I poured myself a cup of coffee and sat in a tapestry-covered bergère, fashioned, I would guess, during the middle years of the eighteenth century. I felt we might as well get things started. ‘So, how is Joanna?’ I said, since that was where we had broken off.

Kieran looked at me quite steadily for a moment. Even he must have realised this was why we were here. ‘Joanna is dead,’ he replied.

‘What?’

‘And dead, I’m afraid, in a sad way. She was found in a public lavatory, not far from Swindon, with an empty hypodermic needle beside her. She had overdosed on heroin. When the police got there, they thought she’d been locked in the cubicle for about five days. They were alerted by the smell which, in that setting, as you can imagine, had to be pretty strong before it was noticed.’ It was at this precise moment that I realised Kieran de Yong was a man cursed.
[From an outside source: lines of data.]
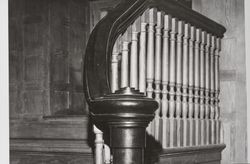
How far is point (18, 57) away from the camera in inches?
157

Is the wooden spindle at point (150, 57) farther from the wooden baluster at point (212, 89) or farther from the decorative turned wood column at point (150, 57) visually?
the wooden baluster at point (212, 89)

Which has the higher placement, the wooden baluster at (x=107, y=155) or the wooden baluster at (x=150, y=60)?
the wooden baluster at (x=150, y=60)

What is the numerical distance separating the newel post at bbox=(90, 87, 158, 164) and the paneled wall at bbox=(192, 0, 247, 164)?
70.3 inches

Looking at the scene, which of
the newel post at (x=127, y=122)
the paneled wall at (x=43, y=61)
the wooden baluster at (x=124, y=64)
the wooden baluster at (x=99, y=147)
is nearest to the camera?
the newel post at (x=127, y=122)

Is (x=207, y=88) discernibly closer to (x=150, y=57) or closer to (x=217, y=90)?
(x=217, y=90)

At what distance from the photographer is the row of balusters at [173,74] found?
81.7 inches

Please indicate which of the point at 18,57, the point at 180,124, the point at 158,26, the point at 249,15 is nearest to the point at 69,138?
the point at 180,124

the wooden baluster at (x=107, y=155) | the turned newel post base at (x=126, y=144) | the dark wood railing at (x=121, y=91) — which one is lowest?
the wooden baluster at (x=107, y=155)

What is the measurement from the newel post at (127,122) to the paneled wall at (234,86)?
1.79 meters

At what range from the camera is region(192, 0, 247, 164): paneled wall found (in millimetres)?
3064

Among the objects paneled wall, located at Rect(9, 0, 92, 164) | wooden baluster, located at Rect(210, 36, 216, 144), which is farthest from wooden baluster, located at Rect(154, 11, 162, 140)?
paneled wall, located at Rect(9, 0, 92, 164)

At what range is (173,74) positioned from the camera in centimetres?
236

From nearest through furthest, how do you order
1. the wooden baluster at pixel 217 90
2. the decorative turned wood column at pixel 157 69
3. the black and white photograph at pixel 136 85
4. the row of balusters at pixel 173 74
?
the black and white photograph at pixel 136 85
the row of balusters at pixel 173 74
the decorative turned wood column at pixel 157 69
the wooden baluster at pixel 217 90

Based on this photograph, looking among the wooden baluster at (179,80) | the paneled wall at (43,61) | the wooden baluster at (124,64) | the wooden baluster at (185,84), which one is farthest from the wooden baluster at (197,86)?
the paneled wall at (43,61)
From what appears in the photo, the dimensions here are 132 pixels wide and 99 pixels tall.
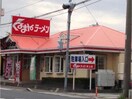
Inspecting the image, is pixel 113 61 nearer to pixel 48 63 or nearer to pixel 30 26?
pixel 48 63

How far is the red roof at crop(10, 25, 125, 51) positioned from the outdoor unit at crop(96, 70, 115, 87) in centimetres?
227

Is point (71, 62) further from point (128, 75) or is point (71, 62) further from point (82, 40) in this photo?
point (128, 75)

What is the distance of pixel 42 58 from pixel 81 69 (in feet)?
29.2

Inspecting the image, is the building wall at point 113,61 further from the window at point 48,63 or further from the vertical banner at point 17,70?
the vertical banner at point 17,70

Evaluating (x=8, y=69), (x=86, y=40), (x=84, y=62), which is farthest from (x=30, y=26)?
(x=84, y=62)

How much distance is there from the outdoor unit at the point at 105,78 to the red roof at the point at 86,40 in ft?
7.45

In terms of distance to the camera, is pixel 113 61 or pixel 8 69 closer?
pixel 113 61

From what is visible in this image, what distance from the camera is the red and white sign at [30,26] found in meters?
46.8

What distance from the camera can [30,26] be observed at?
1875 inches

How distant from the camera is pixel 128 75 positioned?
24.4 meters

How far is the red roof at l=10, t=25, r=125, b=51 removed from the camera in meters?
37.5

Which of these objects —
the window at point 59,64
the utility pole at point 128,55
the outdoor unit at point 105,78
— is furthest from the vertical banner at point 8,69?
the utility pole at point 128,55

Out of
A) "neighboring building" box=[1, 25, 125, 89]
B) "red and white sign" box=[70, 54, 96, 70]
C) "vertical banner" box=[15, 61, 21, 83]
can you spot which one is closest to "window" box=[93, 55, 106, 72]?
"neighboring building" box=[1, 25, 125, 89]

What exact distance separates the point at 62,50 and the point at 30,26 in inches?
397
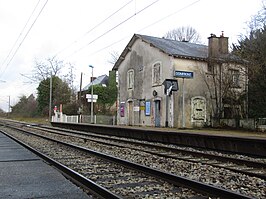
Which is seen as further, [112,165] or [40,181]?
[112,165]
This horrible, sordid, tragic image was always with him, of a woman I would guess he had loved much more than he believed he would at the start. It was a picture that hovered an inch or two behind his thoughts unless he was asleep, and then I am quite sure it visited his dreams. I saw that he had agreed to meet me because all he ever really wanted to talk about, or think about, was Joanna and I had known her. But when we did meet, he had found he couldn’t begin the conversation without this account, and, whatever he may have originally planned, he couldn’t give it in a crowded, noisy restaurant. Having acquitted this task, he almost relaxed.